A crack in the foundation

Even though I did take a break from hobby-coding (i.e. pushing things to any of my GitHub repos) in the last three weeks, I was far from inactive in my computer science learning paths. I just didn’t update this blog, I suppose! I have learned that there are a couple of big gaps in my computer science foundational knowledge–acceptable for when I joined the field many years ago, but starting to show now.

Those are:

Databases and system design
Operating systems, both specifics for Linux and general concepts
Kubernetes

Then things I also have gaps, but didn’t even start studying yet:

Computer networking
Security

Databases and system design

I seldomly have to do proper database design as part of my job. I was very mindful of data migrations at some point in my career (because I had to do a couple of them at some point), but it wasn’t a difficult one. Data was well behaved with no concurrency problems, since all of the data points would come from deterministic batch pipelines that would not override each other.
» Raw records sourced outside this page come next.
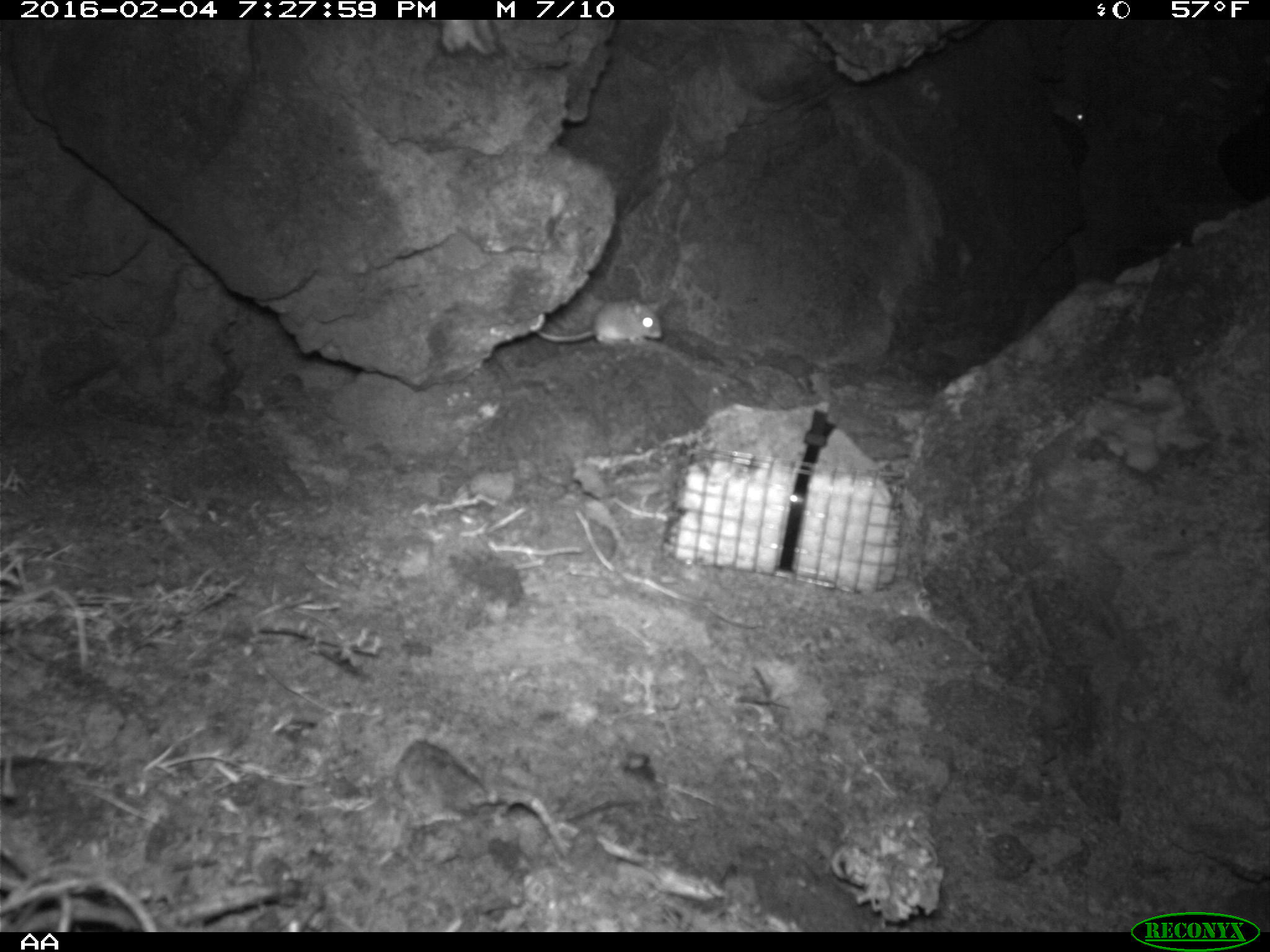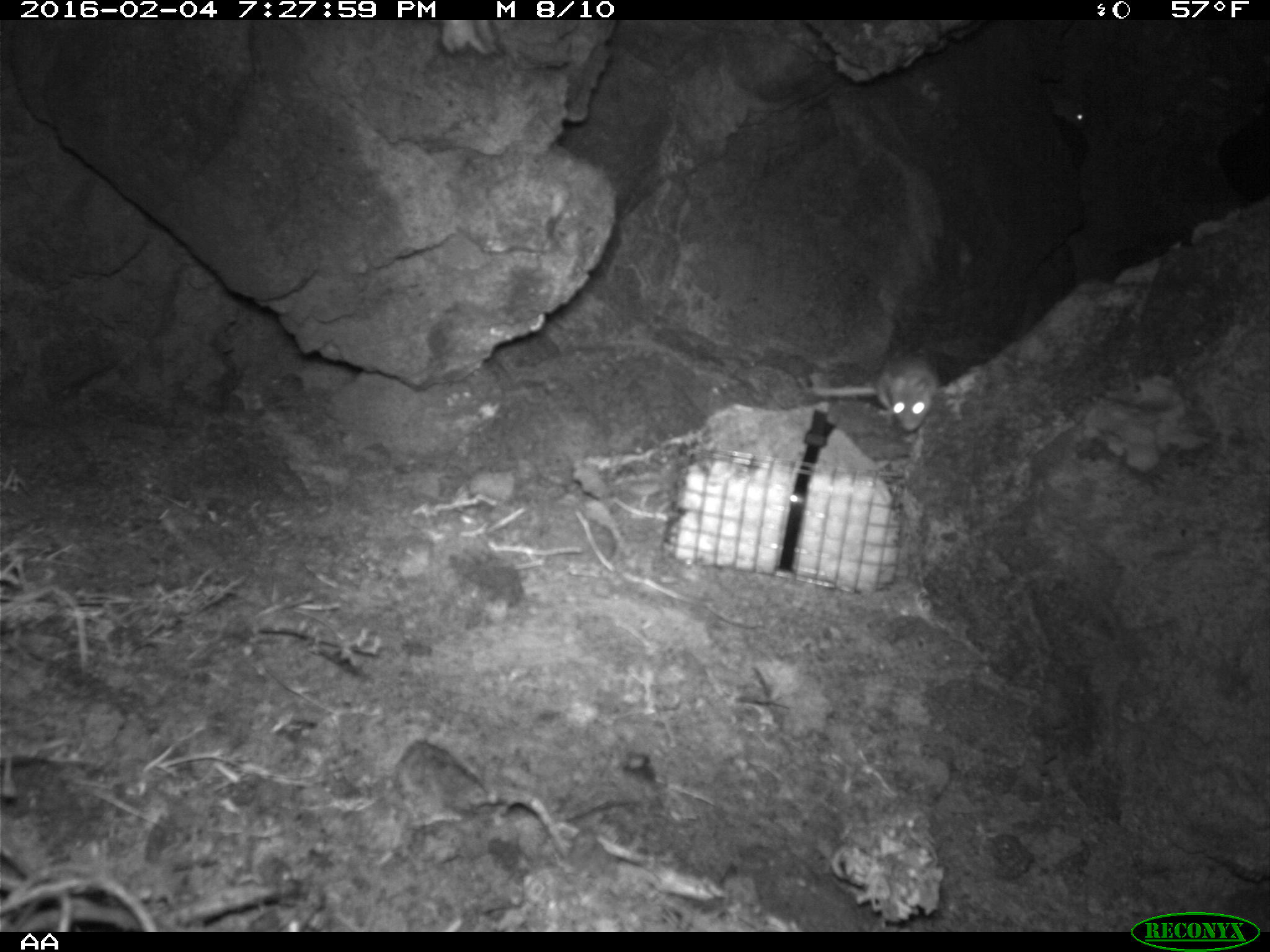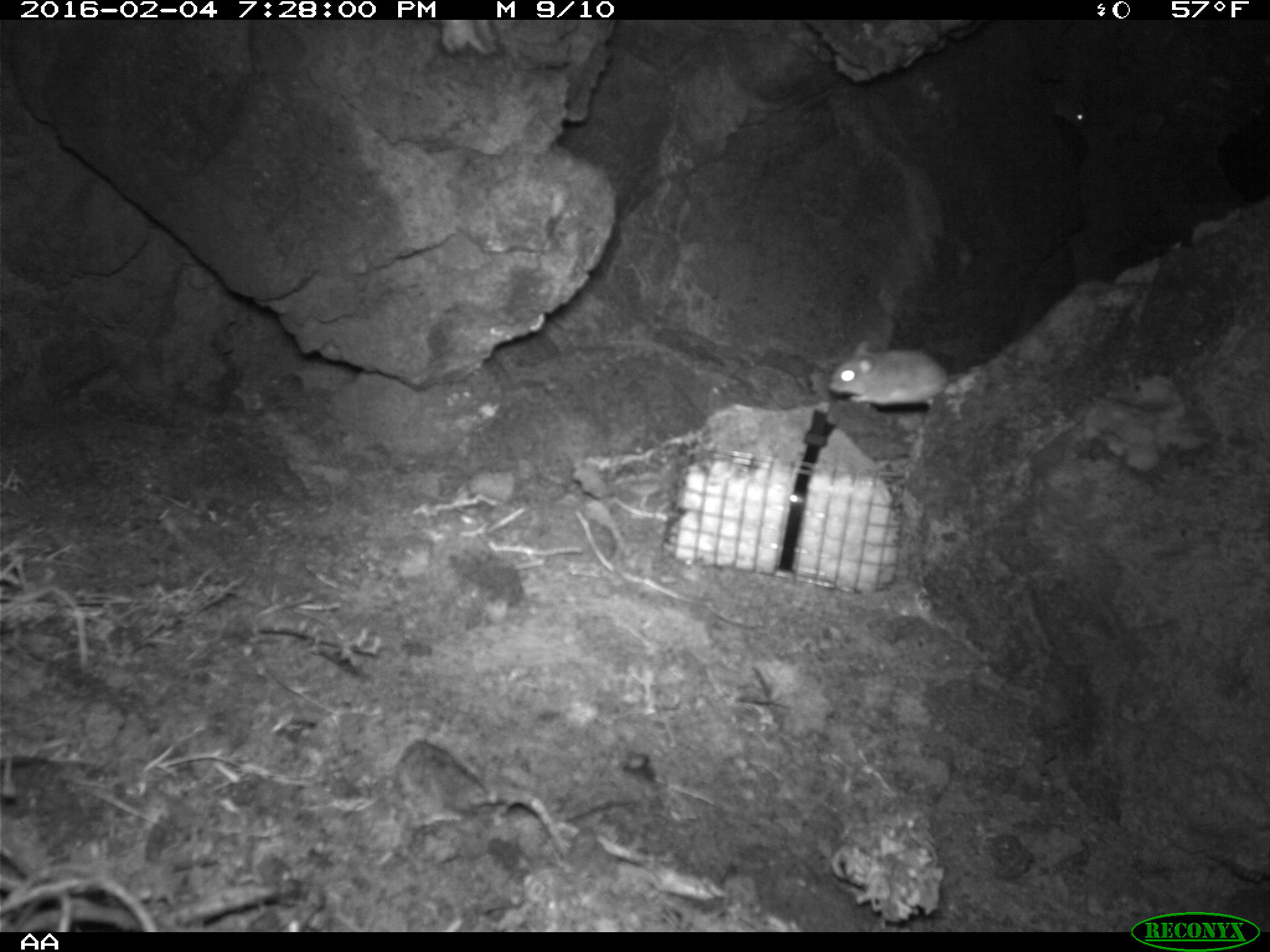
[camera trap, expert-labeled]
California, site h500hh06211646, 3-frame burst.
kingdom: Animalia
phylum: Chordata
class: Mammalia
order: Rodentia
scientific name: Rodentia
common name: rodent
Rodent (Rodentia).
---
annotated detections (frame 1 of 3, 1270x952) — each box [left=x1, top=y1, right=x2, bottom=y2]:
rodent: [left=535, top=294, right=670, bottom=348]; [left=1042, top=92, right=1087, bottom=130]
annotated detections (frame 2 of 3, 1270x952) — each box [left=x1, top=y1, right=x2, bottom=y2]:
rodent: [left=811, top=352, right=939, bottom=433]; [left=1041, top=80, right=1087, bottom=129]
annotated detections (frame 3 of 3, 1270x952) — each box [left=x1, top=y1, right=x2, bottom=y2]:
rodent: [left=828, top=339, right=965, bottom=407]; [left=1047, top=90, right=1086, bottom=128]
I have found a couple of good resources for that, mostly in the form of system design lectures:

https://www.youtube.com/watch?v=3loACSxowRU&list=PLhgw50vUymycJPN6ZbGTpVKAJ0cL4OEH3

This series is good, but it’s not my type, I suppose. He instinctively does all the right things you should be doing for good design: requirements (functional and non-functional), then architecture overview, then zoom into the core components. I, however, missed a trade offs discussion (which I assume he didn’t add because of time limitations).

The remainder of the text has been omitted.